インドで社内大学を設立——グローバル人材はここで育てる
山下氏 インドにおける大卒・優秀人材の採用の難しさに対応するために、当グループでは10年ほど前から「Zoho University」という社内大学を運営しています。ここで勉学を修めた学生のうち半数ほどを、ゾーホーが採用しています。Zoho Universityに入学するのは、「能力はあるが勉強を続けられないインド人高卒」です。大学といっていますが、ゾーホーは在籍者にわずかではありますが給与を支払っています。なぜなら、インドでは勉強を続けるお金がない人、家計を従えるために早くから働く若者の数が非常に多いからです。

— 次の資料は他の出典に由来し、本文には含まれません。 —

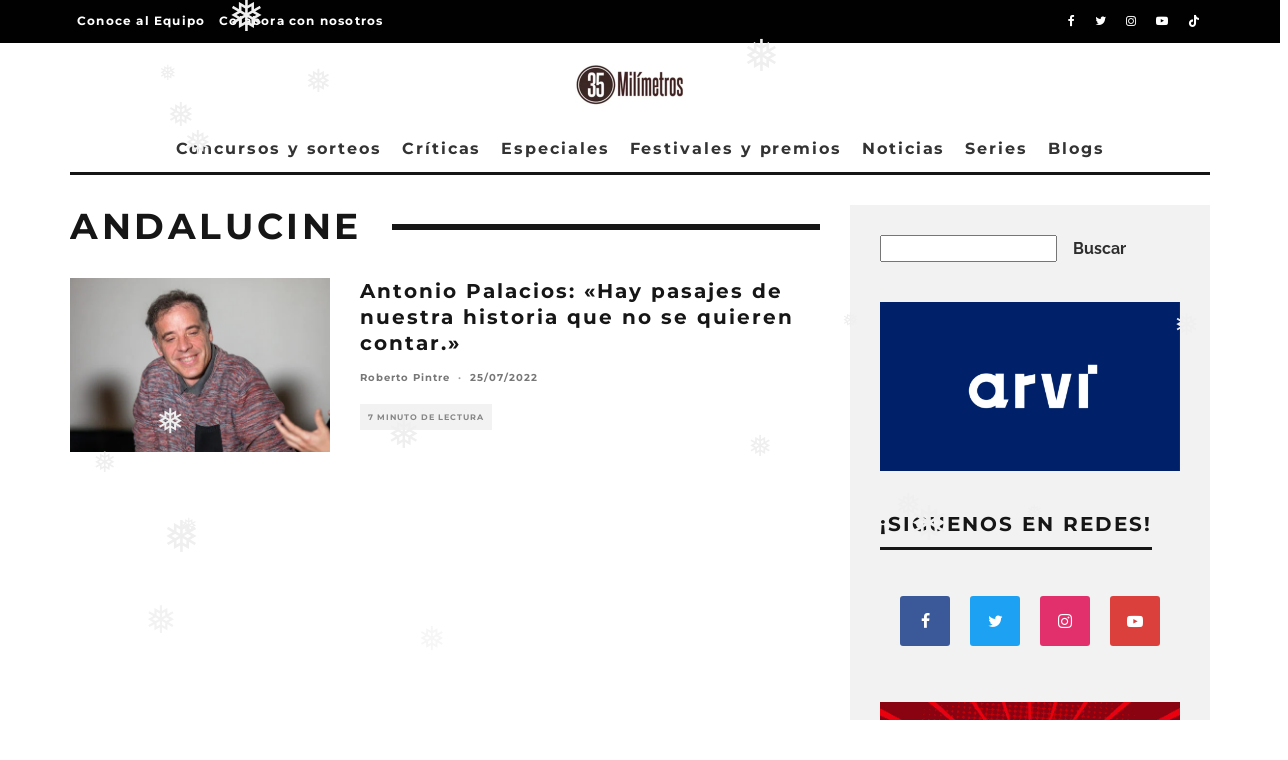

--- FILE ---
content_type: text/html; charset=utf-8
request_url: https://www.google.com/recaptcha/api2/aframe
body_size: 183
content:
<!DOCTYPE HTML><html><head><meta http-equiv="content-type" content="text/html; charset=UTF-8"></head><body><script nonce="hoERlUHSWiHjVfc2nMCVvg">/** Anti-fraud and anti-abuse applications only. See google.com/recaptcha */ try{var clients={'sodar':'https://pagead2.googlesyndication.com/pagead/sodar?'};window.addEventListener("message",function(a){try{if(a.source===window.parent){var b=JSON.parse(a.data);var c=clients[b['id']];if(c){var d=document.createElement('img');d.src=c+b['params']+'&rc='+(localStorage.getItem("rc::a")?sessionStorage.getItem("rc::b"):"");window.document.body.appendChild(d);sessionStorage.setItem("rc::e",parseInt(sessionStorage.getItem("rc::e")||0)+1);localStorage.setItem("rc::h",'1767175450476');}}}catch(b){}});window.parent.postMessage("_grecaptcha_ready", "*");}catch(b){}</script></body></html>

Zoho Universityには、常時100名ほどが在籍しています。インドの私立高校は英語で授業をしますが、公立高校では現地語です。そのため、Zoho Universityでは、数学やプログラミングなどのエンジニアとして必要な教育と併せて、英語教育にも力を入れています。社内の公用語は、もちろん英語になっています。
小平 格差の大きなインドで、公立高校を卒業した学生が中心に入学しているのですね。彼らの学びや仕事に対するモチベーションはいかがでしょうか。
山下氏 モチベーションは非常に高いです。むしろ、「ハングリー」といった方が適切かもしれません。いまの日本社会では、生活に困ることはあまりないでしょう。しかし、インドでは状況はもっと切実です。インド人エンジニアが学ぶ理由は「妹に結婚式をさせてあげたい」「親に家を買ってあげたい」といった、素朴で強烈な「生きていくことに対する欲求」を背景にしているのです。Zoho Universityでは、在籍者に給与を支払っているので、彼らの家計を従える最低限の生活保障を行っていることになります。そのため、彼らは、家族からのプレッシャーを免れてきちんと学べるのです。
日本人新卒は、1年目で全員インド研修に行かせる
小平 ゾーホージャパンは日本でも優秀な人材を採用し、インドで研修を行っているそうですね。どのような人たちが入社して実際にインドに行っているのですか。
山下氏 当社では経験者採用・新卒採用を共に行っています。新卒採用は、今年で4期目です。すでに十数名採用しており、全員が1年目からインド研修に行っています。入社動機としては「外資系」「ITベンチャー企業」であること、そしてやはり「インドグローバル研修」の魅力が大きいようです。